À mesure que les supplices deviennent plus cruels, les esprits humains s’endurcissent. Comme les fluides, ces esprits se mettent toujours au niveau des objets qui les entourent ; et la force toujours vive des passions fait que, après cent ans de supplices cruels, la roue effraie autant que le faisait auparavant l’emprisonnement. Pour qu’une peine obtienne son effet, il suffit que le mal qu’elle procure excède le bien qui naît du délit ; et c’est dans cet excédent de mal que doivent être calculées l’infaillibilité de la peine et la perte du bien que le délit produirait. Tout ce qui est en plus est donc superflu, et pour cela tyrannique. Les hommes se règlent sur les effets répétés des maux qu’ils connaissent, et non sur ceux qu’ils ignorent. Soient deux nations, dans l’une desquelles, sur l’échelle des peines proportionnée à celle des délits, la peine la plus grande serait l’esclavage perpétuel, et dans l’autre la roue. Je dis que dans la première on craindra autant la plus grande peine que dans la seconde ; et s’il y avait une raison pour transporter dans la première les peines les plus grandes de la seconde, cette même raison servirait à accroître les peines de cette dernière, et l’on passerait insensiblement de la roue aux tourments les plus lents et les plus recherchés, jusqu’aux derniers raffinements de cette science trop connue par les tyrans.

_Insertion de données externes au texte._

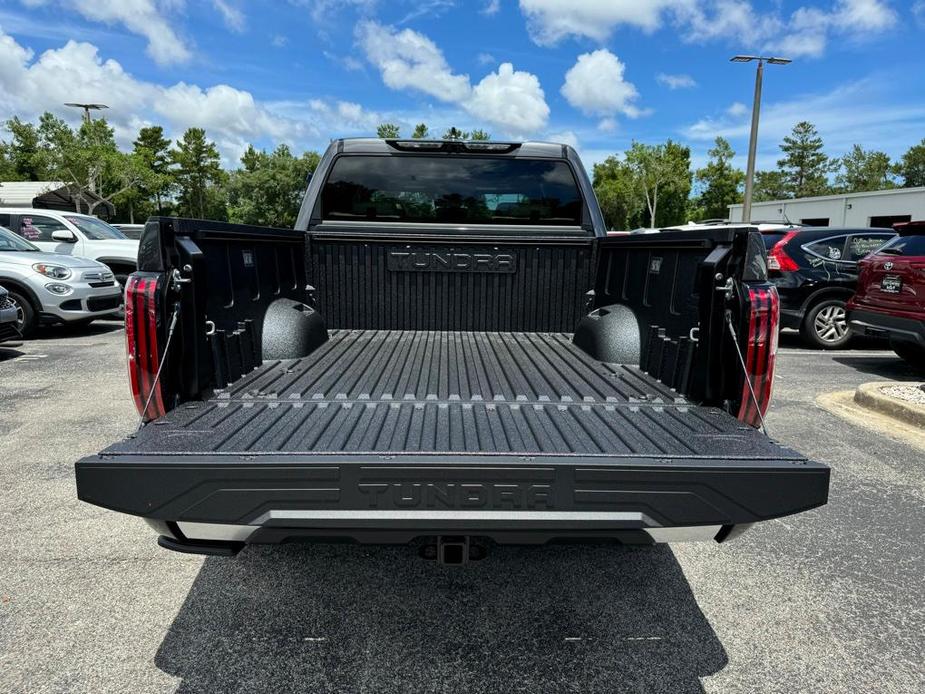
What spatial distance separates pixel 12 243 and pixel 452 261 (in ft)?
29.7

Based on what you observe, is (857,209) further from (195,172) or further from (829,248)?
(195,172)

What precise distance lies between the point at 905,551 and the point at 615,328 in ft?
6.30

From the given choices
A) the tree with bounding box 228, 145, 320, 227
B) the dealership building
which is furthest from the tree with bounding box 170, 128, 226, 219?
the dealership building

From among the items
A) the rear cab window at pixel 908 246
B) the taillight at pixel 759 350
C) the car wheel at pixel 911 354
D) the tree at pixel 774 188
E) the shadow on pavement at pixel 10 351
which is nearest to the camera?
the taillight at pixel 759 350

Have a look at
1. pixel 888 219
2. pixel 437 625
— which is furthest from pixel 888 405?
pixel 888 219

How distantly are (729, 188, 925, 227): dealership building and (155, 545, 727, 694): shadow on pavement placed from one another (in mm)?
28366

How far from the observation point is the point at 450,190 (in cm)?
454

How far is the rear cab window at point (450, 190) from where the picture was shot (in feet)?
14.7

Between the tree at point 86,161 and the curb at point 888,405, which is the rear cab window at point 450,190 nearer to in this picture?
the curb at point 888,405

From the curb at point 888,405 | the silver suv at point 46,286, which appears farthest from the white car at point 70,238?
the curb at point 888,405

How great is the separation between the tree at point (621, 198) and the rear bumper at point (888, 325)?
4943cm

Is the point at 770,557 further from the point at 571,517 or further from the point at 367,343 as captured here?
the point at 367,343

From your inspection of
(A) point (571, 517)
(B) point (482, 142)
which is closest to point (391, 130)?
(B) point (482, 142)

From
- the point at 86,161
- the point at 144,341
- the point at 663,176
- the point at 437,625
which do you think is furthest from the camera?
the point at 663,176
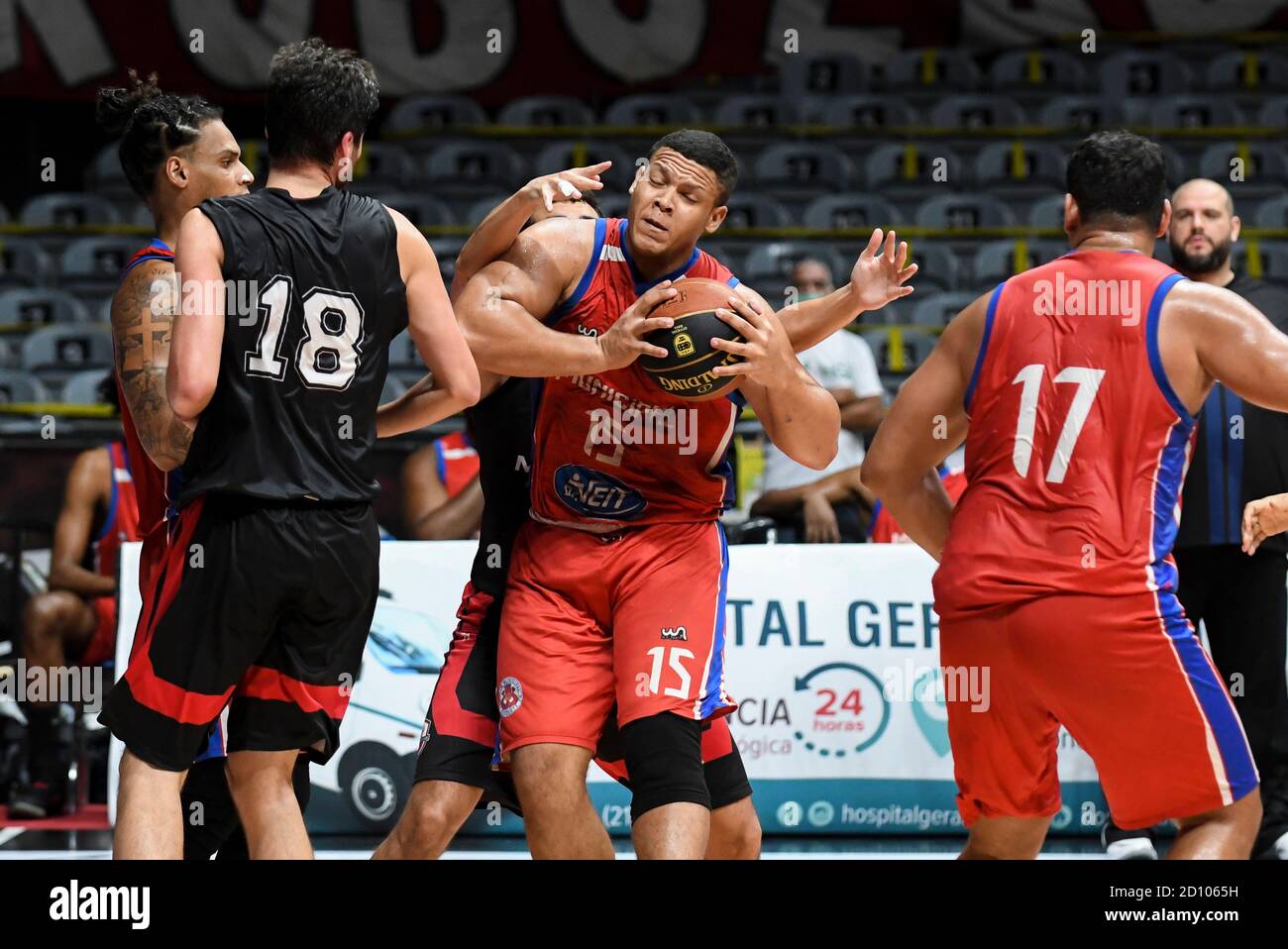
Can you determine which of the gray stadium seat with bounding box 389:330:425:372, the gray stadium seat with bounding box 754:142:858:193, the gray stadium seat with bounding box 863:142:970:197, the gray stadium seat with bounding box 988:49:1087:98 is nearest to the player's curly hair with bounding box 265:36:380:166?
the gray stadium seat with bounding box 389:330:425:372

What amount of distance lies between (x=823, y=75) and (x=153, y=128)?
9.59 meters

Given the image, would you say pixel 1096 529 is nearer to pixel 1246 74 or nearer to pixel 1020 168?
pixel 1020 168

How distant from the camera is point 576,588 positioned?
3.98 m

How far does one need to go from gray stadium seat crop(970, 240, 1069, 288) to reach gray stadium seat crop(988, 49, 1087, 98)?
2.31 meters

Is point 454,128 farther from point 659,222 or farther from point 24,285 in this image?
point 659,222

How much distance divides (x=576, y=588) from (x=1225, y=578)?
96.0 inches

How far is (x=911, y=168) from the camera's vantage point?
12211 millimetres

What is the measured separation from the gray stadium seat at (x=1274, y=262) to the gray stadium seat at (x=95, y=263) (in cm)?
774

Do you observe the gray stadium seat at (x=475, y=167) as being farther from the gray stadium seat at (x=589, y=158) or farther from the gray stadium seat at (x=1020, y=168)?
the gray stadium seat at (x=1020, y=168)

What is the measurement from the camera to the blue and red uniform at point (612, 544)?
386 cm

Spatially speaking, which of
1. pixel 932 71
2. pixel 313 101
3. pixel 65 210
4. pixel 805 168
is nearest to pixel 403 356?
pixel 805 168

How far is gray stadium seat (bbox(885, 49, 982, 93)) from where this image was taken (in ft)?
42.2

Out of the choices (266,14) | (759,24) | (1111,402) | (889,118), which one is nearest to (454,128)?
(266,14)

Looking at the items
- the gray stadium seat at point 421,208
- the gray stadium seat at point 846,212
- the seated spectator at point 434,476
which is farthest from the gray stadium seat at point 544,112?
the seated spectator at point 434,476
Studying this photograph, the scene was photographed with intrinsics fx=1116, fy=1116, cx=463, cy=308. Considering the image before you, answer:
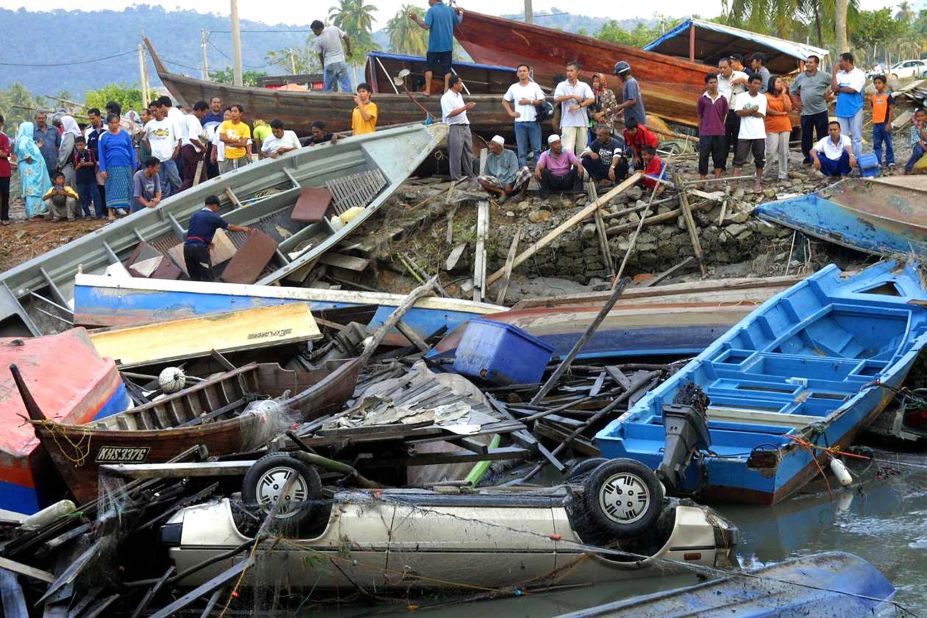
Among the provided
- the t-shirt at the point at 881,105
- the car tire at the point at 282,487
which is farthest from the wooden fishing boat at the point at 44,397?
the t-shirt at the point at 881,105

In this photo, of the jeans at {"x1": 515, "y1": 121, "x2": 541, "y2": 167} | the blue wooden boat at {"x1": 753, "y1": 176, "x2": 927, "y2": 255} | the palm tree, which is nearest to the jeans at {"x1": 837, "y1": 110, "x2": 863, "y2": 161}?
the blue wooden boat at {"x1": 753, "y1": 176, "x2": 927, "y2": 255}

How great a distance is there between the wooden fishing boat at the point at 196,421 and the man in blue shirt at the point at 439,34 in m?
7.98

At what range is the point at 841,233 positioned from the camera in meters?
15.2

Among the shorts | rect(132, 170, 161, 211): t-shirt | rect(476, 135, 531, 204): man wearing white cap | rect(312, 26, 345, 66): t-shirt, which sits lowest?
rect(132, 170, 161, 211): t-shirt

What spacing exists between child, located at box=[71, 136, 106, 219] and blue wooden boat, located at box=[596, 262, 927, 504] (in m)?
11.9

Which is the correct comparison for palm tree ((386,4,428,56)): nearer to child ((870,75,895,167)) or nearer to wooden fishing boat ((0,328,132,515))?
child ((870,75,895,167))

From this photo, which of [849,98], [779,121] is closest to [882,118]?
[849,98]

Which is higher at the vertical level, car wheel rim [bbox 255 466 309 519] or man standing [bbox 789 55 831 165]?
man standing [bbox 789 55 831 165]

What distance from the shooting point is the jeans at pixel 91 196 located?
19.5m

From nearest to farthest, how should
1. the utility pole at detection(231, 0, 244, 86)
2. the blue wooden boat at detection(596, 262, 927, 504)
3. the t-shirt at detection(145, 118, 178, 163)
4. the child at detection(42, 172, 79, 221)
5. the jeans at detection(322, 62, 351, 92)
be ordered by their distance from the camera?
the blue wooden boat at detection(596, 262, 927, 504) → the t-shirt at detection(145, 118, 178, 163) → the child at detection(42, 172, 79, 221) → the jeans at detection(322, 62, 351, 92) → the utility pole at detection(231, 0, 244, 86)

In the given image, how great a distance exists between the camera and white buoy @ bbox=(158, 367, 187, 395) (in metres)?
12.0

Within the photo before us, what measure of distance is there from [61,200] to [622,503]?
14691 millimetres

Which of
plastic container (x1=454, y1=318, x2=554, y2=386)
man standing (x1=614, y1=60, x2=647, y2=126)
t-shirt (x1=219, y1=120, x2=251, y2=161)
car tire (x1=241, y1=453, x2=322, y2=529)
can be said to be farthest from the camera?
t-shirt (x1=219, y1=120, x2=251, y2=161)

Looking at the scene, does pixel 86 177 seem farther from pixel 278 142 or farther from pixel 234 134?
pixel 278 142
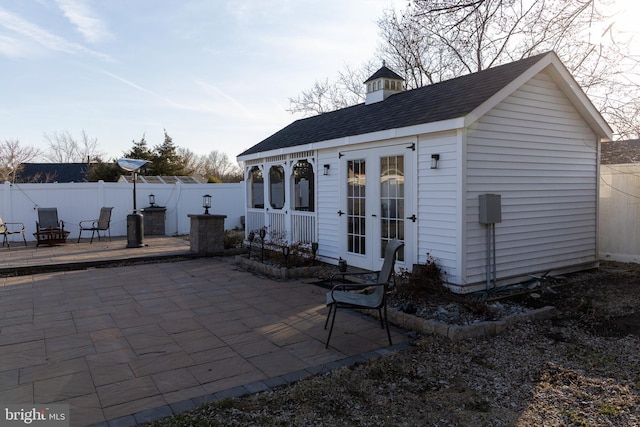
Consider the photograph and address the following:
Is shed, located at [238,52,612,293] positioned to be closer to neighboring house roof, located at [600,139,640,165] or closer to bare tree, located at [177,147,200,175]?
neighboring house roof, located at [600,139,640,165]

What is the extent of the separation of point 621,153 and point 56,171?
2981 centimetres

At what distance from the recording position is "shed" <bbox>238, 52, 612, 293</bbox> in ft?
18.0

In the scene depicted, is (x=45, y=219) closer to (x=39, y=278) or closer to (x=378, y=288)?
(x=39, y=278)

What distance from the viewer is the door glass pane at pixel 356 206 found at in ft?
22.9

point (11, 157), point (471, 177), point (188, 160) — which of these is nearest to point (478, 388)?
point (471, 177)

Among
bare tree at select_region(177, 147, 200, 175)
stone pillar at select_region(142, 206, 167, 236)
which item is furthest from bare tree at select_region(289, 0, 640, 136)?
bare tree at select_region(177, 147, 200, 175)

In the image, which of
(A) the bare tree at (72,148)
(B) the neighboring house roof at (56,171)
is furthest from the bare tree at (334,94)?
(A) the bare tree at (72,148)

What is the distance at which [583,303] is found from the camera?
509 cm

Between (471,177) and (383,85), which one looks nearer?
(471,177)

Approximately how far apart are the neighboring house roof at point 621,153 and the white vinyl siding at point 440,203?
5.77 metres

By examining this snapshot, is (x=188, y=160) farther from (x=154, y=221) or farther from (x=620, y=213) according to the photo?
(x=620, y=213)

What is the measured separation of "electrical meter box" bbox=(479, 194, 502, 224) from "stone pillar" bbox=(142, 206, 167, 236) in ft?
34.8

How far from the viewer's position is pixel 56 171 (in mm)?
27312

Il dérive deux autres conséquences de la cruauté des peines, contraires au but même qui est celui de prévenir les délits. La première est qu’il n’est pas si facile de conserver la proportion essentielle entre le délit et la peine, car, bien qu’une industrieuse cruauté ait multiplié à foison les espèces de ces peines, elles ne peuvent cependant dépasser les forces ultimes qui limitent l’organisation et la sensibilité humaine. Une fois que l’on serait arrivé à cette extrémité, on ne trouverait pas de peine plus grande correspondant aux délits les plus nuisibles et les plus atroces, ce qui serait pourtant nécessaire pour les prévenir. L’autre conséquence c’est que l’impunité elle-même naît de l’atrocité des supplices. Les hommes sont enfermés entre certaines limites, tant dans le bien que dans le mal, et un spectacle trop atroce pour l’humanité ne peut être qu’une fureur passagère, mais jamais un système constant comme doivent l’être les lois. Si elles sont vraiment cruelles, ou bien on les change, ou bien les lois mêmes engendrent une impunité fatale.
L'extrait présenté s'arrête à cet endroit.